Excerpt:
START

Une lueur dans la nuit

Leaden, Ludicrous World War Two Spy Saga

Melanie Griffith plays Linda, a jewish American girl who volunteered to enter Nazi Germany as a spy. She tells her story in flashback, an old woman relating her adventures to a BBC documentary crew.

Griffith is improbable as the shrewd, resourceful, bilingual Linda. Her 'all-American girl' style of delivery is grating and inappropriate. Michael Douglas, as Ed Leland, makes a passable spy hero, but his character's unwillingness to learn the German language doesn't make any kind of sense, given that he spends most of his working life strutting around Berlin in a Nazi uniform. Sir John Gielgud plays 'Sunflower', 'our' agent in Berlin. Gielgud goes through the motions, as Gielgud usually does, without acting at all. Otto Dietrich, the high-ranking Nazi, is played fairly convincingly and with dignity by Liam Neeson. Joely Richardson is reasonable, even if her character (Margrete von Everstein) is a welter of ill-thought-out nonsense.

David Seltzer wrote and directed this rather lame thriller, and packed it with historical inaccuracies and implausible plot points. The teenage Linda is asked in the course of her job interview to stand and give a twirl, so that the men can get a look at her. She refuses on feminist grounds. This is simply unbelievable, and shows a complete lack of sympathy for the mores and attitudes of a historical period which doesn't happen to be the present day.

Cliche bogs this movie down and robs it of any sense of freshness or vitality that it might have had. For no very good reason, we get a sombre 'Pearl Harbor' moment, even though America's entry into the war is irrelevant to the plot. Espionage in Germany means that the German and spy-movie stereotypes have to be trotted out, so apfel strudel, schnapps and the microfilming of secret documents all find their way into the story. Nazi border guards just have to have slavering alsatian dogs.

Part of the film's problem is a clumsy script which contains some horribly clunking lines. Such mouthfuls as, "What 's a war for, if not to hold onto what we love?" grate on the ear. The German security forces are referred to in heavy-handed purple prose as "Hitler's dreaded stormtroopers".

Continuing the run of blatant improbabilities, Sunflower and Linda board a German train and immediately start discussing Drescher in English - two mind-boggling lapses in security. And would Sunflower use the polite 'ihre' form when addressing a working-class girl?

In order to give the plot some dramatic contours, events are introduced which could never have happened in real life. The film sacrifices credibility for the sake of a cheap shot.

The finale at the border crossing is too silly to merit criticism.

END

Stated exercise 1: Please quote the film review word for word, starting at "Griffith is improbable" and ending at "of ill-thought-out nonsense.".
The records have no connection to the film review.

Data to use:
START

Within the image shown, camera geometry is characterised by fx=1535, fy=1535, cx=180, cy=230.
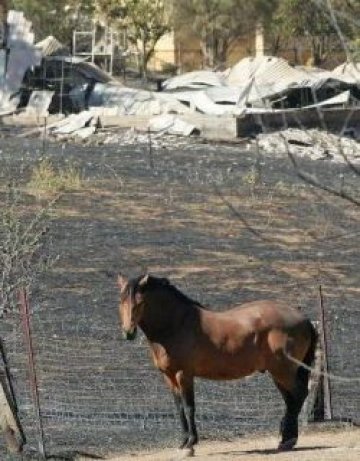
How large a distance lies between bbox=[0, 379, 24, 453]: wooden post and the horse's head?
1.52 metres

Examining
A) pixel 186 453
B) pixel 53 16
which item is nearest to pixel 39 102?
pixel 53 16

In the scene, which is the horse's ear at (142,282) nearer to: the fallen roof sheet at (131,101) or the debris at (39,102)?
the fallen roof sheet at (131,101)

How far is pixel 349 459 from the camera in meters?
11.6

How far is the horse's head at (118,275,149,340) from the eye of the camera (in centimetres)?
1187

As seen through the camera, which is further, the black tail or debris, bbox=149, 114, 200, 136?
debris, bbox=149, 114, 200, 136

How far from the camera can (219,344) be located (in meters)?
12.4

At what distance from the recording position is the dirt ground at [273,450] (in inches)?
470

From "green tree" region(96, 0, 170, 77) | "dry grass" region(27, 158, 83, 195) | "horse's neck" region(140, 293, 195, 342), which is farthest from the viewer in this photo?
"green tree" region(96, 0, 170, 77)

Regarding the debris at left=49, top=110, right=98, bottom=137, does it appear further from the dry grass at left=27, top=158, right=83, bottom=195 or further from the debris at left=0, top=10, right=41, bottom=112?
the dry grass at left=27, top=158, right=83, bottom=195

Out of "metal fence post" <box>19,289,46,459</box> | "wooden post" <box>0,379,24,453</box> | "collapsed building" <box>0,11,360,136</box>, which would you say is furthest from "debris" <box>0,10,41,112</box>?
"metal fence post" <box>19,289,46,459</box>

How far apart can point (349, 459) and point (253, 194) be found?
63.1 feet

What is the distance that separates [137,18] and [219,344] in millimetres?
51573

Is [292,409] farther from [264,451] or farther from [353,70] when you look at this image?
[353,70]

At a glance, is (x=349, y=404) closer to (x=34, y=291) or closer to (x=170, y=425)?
(x=170, y=425)
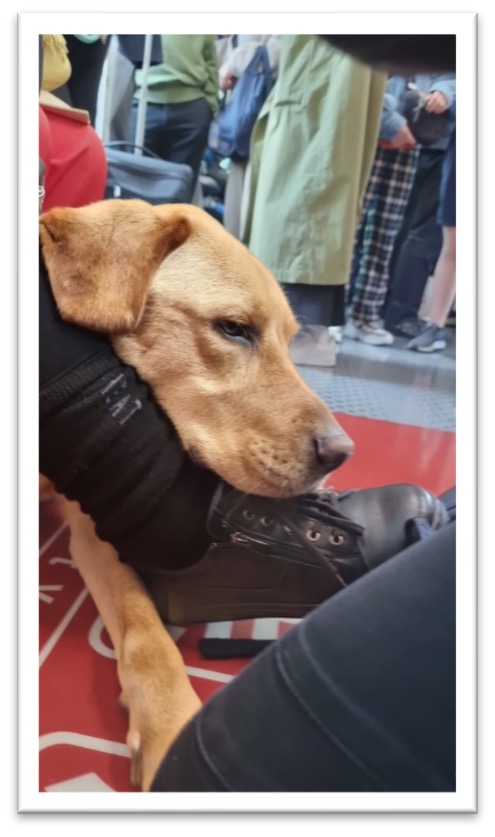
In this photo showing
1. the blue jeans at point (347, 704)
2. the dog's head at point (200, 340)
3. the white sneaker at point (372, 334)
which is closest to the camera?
the blue jeans at point (347, 704)

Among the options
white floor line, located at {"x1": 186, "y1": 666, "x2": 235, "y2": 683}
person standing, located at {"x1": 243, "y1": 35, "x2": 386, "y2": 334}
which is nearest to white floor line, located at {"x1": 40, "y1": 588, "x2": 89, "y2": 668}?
white floor line, located at {"x1": 186, "y1": 666, "x2": 235, "y2": 683}

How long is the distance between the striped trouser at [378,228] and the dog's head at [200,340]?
5.0 inches

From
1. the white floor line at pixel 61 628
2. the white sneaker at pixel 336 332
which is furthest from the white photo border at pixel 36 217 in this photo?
the white sneaker at pixel 336 332

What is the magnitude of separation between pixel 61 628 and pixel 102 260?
1.30 feet

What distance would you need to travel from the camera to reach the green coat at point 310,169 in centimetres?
74

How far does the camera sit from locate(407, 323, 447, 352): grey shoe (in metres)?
0.73

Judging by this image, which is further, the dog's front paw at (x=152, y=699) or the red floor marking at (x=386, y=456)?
the red floor marking at (x=386, y=456)

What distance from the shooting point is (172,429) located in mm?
734

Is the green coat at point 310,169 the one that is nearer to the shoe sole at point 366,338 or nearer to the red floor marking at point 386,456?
the shoe sole at point 366,338

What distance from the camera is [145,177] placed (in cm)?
82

END

Stated exercise 2: Pull out each line of the records that contains the string "camera", matching case exactly.

Exercise answer 1:
Griffith is improbable as the shrewd, resourceful, bilingual Linda. Her 'all-American girl' style of delivery is grating and inappropriate. Michael Douglas, as Ed Leland, makes a passable spy hero, but his character's unwillingness to learn the German language doesn't make any kind of sense, given that he spends most of his working life strutting around Berlin in a Nazi uniform. Sir John Gielgud plays 'Sunflower', 'our' agent in Berlin. Gielgud goes through the motions, as Gielgud usually does, without acting at all. Otto Dietrich, the high-ranking Nazi, is played fairly convincingly and with dignity by Liam Neeson. Joely Richardson is reasonable, even if her character (Margrete von Everstein) is a welter of ill-thought-out nonsense.

Exercise answer 2:
Within the image shown, camera geometry is characterised by fx=1535, fy=1535, cx=180, cy=230.
How far is pixel 349 459 from the camera in meters?
How far is the horse's head at (118,275,149,340) from the eye of the camera (in centimetres)?
As seen through the camera, which is further, the black tail or debris, bbox=149, 114, 200, 136?
How far from the camera can (219,344) be located (in meters)?
which is closest to the camera?
What distance would you need to travel from the camera to reach the green coat at point 310,169 in centimetres?
How far does the camera sit from locate(407, 323, 447, 352): grey shoe (in metres)?
What distance from the camera is [145,177] placed (in cm)?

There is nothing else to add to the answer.